Musings on “A Complete Unknown” …and Growing Up Tressler in Easton, CT

By Sally (Tressler) Connolly

January 25th, 2025

I was surprised how profoundly the Bob Dylan movie, “A Complete Unknown” hit me…of course I know a lot of Bob Dylan’s music and influence, but it was the incredible acting, the NYC & Newport settings, and the inclusion & depictions of Woodie Guthrie & Pete Seeger that really brought the movie home for me.

You see, my dad, Will Tressler, a 50-year resident of Easton prior to his passing in January of 2012, actually played some shows alongside Pete Seeger. They kept in correspondence with one another over the years, and Pete even came to some of the beloved summer hootenannies at our barn and property in Easton, as recently as a few years prior to his passing in 2014 at the ripe old age of 94. 

The “Tressler Barn” still bears the mark of those early Greenwich Village folk club movie scenes— red & white checkered tablecloths, old folk music posters & photos plastering the walls, basket-covered Chianti bottles, and colorful hanging light fixtures (now stained glass having replaced dilapidated collapsible paper & fringe). 

My dad even had the exact same folding chairs that were shown in the closing movie scene as they packed up from the 1965 Newport Folk Festival. The movie sets vividly connected the dots of my younger life…

Pete Seeger was an icon in and around the folk world and my dad looked up to him so dearly as Pete (& my dad) championed each new cause with passion. He was inspired by Pete’s ability to simultaneously challenge and unify. 

I would be lying if I said my dad loved ALL of Dylan’s work; he respected his lyricism as did Seeger, but perhaps, also harbored some of the fear of change that truly came to light in the “electrification of folk” scene.

With that said, “A Complete Unknown” helped me to know the origins of my dad’s influences as painted on the big screen. My father would have been in his early 30s then, witnessing countless world changes from the 1950s into the 1960s…yet he found solace and expression in folk music and traditionalism like many others during that time. 

Even though I wasn’t around back then (I arrived on the scene in 1977), I felt a nostalgia and familiarity while watching the movie given the fact that folk music was always such an integral part of life for me, my dad, my mom Katie and my brother Dan. 

Our wall of vinyl included Seeger, Dylan, Baez, Mitchell, Odetta, Cash, and hundreds of others mentioned in the movie, in the folk genre & then some.

I’m including some photos of the poster of Pete and my dad performing together, my mom & dad back in the 70s, my dad & Pete Seeger when he visited our house when Pete was close to 90 years old, as well as some correspondence to my dad that he hung proudly on the wall of our home.

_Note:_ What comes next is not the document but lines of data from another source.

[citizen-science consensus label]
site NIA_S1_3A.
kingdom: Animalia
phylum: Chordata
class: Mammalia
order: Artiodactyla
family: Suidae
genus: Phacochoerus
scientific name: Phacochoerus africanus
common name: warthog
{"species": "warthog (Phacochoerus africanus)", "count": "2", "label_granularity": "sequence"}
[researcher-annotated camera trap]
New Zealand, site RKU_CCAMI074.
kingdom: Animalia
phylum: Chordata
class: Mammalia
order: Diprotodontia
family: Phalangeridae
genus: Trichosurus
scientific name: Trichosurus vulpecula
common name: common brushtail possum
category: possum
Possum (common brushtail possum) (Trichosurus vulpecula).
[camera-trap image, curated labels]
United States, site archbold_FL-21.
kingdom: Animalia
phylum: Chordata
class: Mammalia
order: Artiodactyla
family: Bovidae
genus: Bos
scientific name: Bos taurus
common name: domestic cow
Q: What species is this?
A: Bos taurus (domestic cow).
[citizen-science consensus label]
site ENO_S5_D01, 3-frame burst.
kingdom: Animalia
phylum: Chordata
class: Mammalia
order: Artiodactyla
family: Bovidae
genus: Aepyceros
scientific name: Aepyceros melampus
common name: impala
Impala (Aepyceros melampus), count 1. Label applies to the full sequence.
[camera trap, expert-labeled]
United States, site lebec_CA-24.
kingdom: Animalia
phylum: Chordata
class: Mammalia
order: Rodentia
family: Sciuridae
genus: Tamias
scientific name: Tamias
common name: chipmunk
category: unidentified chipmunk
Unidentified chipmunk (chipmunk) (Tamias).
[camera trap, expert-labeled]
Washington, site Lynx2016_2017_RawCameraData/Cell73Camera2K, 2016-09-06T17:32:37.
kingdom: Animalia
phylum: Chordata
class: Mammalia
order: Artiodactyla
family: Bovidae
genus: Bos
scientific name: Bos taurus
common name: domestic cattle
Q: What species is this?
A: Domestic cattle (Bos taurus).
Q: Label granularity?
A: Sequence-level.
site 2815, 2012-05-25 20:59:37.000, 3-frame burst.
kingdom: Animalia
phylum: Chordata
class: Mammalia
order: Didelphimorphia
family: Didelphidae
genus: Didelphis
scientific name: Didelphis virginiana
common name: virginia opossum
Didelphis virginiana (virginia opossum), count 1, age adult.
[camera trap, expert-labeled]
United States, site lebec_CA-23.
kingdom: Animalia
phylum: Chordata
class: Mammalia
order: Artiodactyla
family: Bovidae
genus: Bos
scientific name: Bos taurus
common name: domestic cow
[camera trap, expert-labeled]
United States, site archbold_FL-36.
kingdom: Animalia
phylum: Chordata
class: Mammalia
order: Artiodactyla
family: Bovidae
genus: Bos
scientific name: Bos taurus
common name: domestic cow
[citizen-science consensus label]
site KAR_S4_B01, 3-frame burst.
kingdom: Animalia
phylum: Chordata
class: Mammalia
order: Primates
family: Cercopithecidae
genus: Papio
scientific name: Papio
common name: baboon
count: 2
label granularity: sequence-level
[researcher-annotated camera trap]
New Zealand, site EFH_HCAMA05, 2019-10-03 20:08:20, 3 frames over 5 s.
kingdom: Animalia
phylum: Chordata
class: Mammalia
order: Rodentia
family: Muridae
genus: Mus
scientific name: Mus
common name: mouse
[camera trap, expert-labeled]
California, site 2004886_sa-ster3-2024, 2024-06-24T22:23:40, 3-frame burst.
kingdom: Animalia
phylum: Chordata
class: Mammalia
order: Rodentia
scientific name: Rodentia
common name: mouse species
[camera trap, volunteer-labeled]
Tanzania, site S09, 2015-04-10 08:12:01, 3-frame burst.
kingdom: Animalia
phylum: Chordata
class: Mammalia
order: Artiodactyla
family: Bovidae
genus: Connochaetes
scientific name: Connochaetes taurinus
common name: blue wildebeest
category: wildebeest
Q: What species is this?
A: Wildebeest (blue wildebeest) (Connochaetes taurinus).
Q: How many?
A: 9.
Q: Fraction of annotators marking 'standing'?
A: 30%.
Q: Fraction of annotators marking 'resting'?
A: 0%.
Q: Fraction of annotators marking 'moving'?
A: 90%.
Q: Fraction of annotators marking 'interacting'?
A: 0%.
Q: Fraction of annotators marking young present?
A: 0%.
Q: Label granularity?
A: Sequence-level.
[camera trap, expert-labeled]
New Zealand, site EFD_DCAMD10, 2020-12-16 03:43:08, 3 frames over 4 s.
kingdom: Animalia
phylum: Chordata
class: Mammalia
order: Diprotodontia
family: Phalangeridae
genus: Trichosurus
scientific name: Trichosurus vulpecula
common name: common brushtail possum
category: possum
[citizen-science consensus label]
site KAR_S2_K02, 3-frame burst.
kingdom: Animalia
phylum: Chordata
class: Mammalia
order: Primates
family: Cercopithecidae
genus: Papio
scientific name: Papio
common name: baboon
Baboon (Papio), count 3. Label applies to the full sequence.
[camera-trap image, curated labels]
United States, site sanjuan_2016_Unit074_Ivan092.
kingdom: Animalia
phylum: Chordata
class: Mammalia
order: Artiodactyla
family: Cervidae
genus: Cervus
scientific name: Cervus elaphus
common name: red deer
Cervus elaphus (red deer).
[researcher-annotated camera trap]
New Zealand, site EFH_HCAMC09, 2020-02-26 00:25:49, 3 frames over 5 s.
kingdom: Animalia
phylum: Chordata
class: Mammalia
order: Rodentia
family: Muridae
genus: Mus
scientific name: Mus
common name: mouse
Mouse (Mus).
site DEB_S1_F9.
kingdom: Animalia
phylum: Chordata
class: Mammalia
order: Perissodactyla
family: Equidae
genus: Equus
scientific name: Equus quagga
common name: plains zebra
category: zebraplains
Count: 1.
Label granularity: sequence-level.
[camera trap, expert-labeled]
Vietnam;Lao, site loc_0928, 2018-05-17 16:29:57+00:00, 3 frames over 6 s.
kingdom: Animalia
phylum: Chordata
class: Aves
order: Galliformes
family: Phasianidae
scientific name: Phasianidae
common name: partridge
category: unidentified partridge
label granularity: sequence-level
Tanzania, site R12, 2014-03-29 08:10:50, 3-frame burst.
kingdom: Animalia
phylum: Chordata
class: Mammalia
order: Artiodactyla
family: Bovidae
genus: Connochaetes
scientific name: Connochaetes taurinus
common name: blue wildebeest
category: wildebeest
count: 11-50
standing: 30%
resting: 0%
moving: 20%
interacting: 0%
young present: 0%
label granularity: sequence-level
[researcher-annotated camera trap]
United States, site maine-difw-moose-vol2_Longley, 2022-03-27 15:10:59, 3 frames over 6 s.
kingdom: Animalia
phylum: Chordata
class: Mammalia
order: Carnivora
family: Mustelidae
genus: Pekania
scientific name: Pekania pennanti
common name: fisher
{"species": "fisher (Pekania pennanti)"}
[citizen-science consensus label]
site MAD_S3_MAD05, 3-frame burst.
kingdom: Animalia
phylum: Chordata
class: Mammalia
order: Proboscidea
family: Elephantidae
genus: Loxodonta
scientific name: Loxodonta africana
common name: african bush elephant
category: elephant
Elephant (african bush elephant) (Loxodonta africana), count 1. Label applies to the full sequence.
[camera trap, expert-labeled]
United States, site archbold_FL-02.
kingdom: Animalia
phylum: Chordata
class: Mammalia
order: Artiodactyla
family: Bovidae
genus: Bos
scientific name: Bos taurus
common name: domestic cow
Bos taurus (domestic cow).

I also located one letter online from Pete to Bob Dylan citing the “infamous” and historical 1965 Newport Folk Festival performance because of the insight it adds to the movie scene and various accounts. 

Pete always had his special signature!! If you have any interest whatsoever in the foundations of music as we know it today, I urge you to take time out of your day to be transported into “A Complete Unknown.” But now you also know that good old Easton, CT was known to Pete Seeger, one of folk’s greatest…Far out, man.

Written with love and respect to two souls who departed us in the month of January: my father, Will Tressler who passed away January 2, 2012, and to Pete Seeger, who passed away January 27, 2014.